PASSAGE TO READ:
Studio album by Doyle Holly
- Released: 1973
- Recorded: 1972–1973
- Genre: Country
- Label: Barnaby Records
- Producer: Ken Mansfield

Doyle Holly chronology
|  | Doyle Holly (1973) | Just Another Cowboy Song (1973) |

= Doyle Holly (album) =

Doyle Holly is the debut solo studio album by Doyle Holly, a long time and original member of Buck Owens and the Buckaroos. It was released in 1973 and reached #43 on the Billboard Country charts. "Queen of the Silver Dollar" was the album's first single which cracked the top 20 on the Billboard Country Singles chart.

Other singles released were "Leaves," "Slow Poke," and "My Heart Cries for You."

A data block
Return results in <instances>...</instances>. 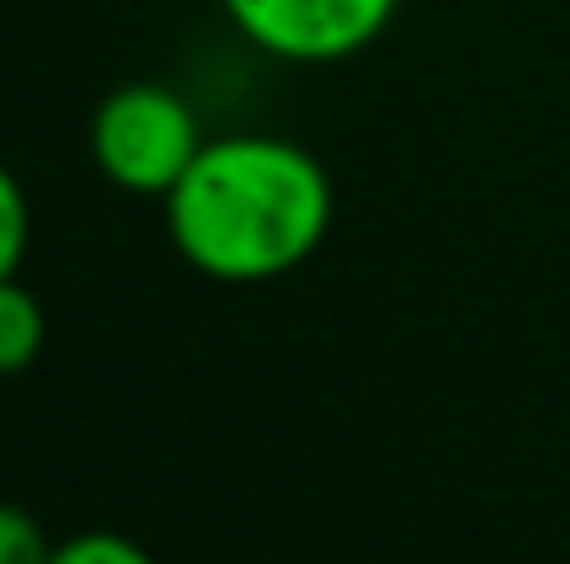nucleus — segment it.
Returning a JSON list of instances; mask_svg holds the SVG:
<instances>
[{"mask_svg":"<svg viewBox=\"0 0 570 564\" xmlns=\"http://www.w3.org/2000/svg\"><path fill=\"white\" fill-rule=\"evenodd\" d=\"M45 349V305L17 277H0V376L28 372Z\"/></svg>","mask_w":570,"mask_h":564,"instance_id":"4","label":"nucleus"},{"mask_svg":"<svg viewBox=\"0 0 570 564\" xmlns=\"http://www.w3.org/2000/svg\"><path fill=\"white\" fill-rule=\"evenodd\" d=\"M50 564H156V560L122 532H78V537L56 543Z\"/></svg>","mask_w":570,"mask_h":564,"instance_id":"6","label":"nucleus"},{"mask_svg":"<svg viewBox=\"0 0 570 564\" xmlns=\"http://www.w3.org/2000/svg\"><path fill=\"white\" fill-rule=\"evenodd\" d=\"M56 543L45 537V526L22 509L0 498V564H50Z\"/></svg>","mask_w":570,"mask_h":564,"instance_id":"5","label":"nucleus"},{"mask_svg":"<svg viewBox=\"0 0 570 564\" xmlns=\"http://www.w3.org/2000/svg\"><path fill=\"white\" fill-rule=\"evenodd\" d=\"M22 255H28V194L0 161V277H17Z\"/></svg>","mask_w":570,"mask_h":564,"instance_id":"7","label":"nucleus"},{"mask_svg":"<svg viewBox=\"0 0 570 564\" xmlns=\"http://www.w3.org/2000/svg\"><path fill=\"white\" fill-rule=\"evenodd\" d=\"M333 227L327 167L277 133L205 139L167 194V232L199 277L272 283L299 271Z\"/></svg>","mask_w":570,"mask_h":564,"instance_id":"1","label":"nucleus"},{"mask_svg":"<svg viewBox=\"0 0 570 564\" xmlns=\"http://www.w3.org/2000/svg\"><path fill=\"white\" fill-rule=\"evenodd\" d=\"M95 167L128 194L167 199L205 150L199 117L173 83H117L89 122Z\"/></svg>","mask_w":570,"mask_h":564,"instance_id":"2","label":"nucleus"},{"mask_svg":"<svg viewBox=\"0 0 570 564\" xmlns=\"http://www.w3.org/2000/svg\"><path fill=\"white\" fill-rule=\"evenodd\" d=\"M222 11L255 50L294 67H327L377 44L399 0H222Z\"/></svg>","mask_w":570,"mask_h":564,"instance_id":"3","label":"nucleus"}]
</instances>
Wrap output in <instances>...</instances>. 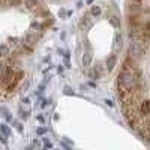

PARTS OF THE EXERCISE:
- 1) Answer these questions about the album article:
(a) Which record label released the album?
(b) What position did the album reach on the Billboard Country charts?
(c) What was the album's first single?
- 2) Print the album article from "Doyle Holly is" up to and including "Country Singles chart.".
The entries are separate material and have no connection to the album article.

SOLUTIONS TO THE PROBLEMS:
- 1)
(a) Barnaby Records
(b) #43
(c) "Queen of the Silver Dollar"

- 2)
Doyle Holly is the debut solo studio album by Doyle Holly, a long time and original member of Buck Owens and the Buckaroos. It was released in 1973 and reached #43 on the Billboard Country charts. "Queen of the Silver Dollar" was the album's first single which cracked the top 20 on the Billboard Country Singles chart.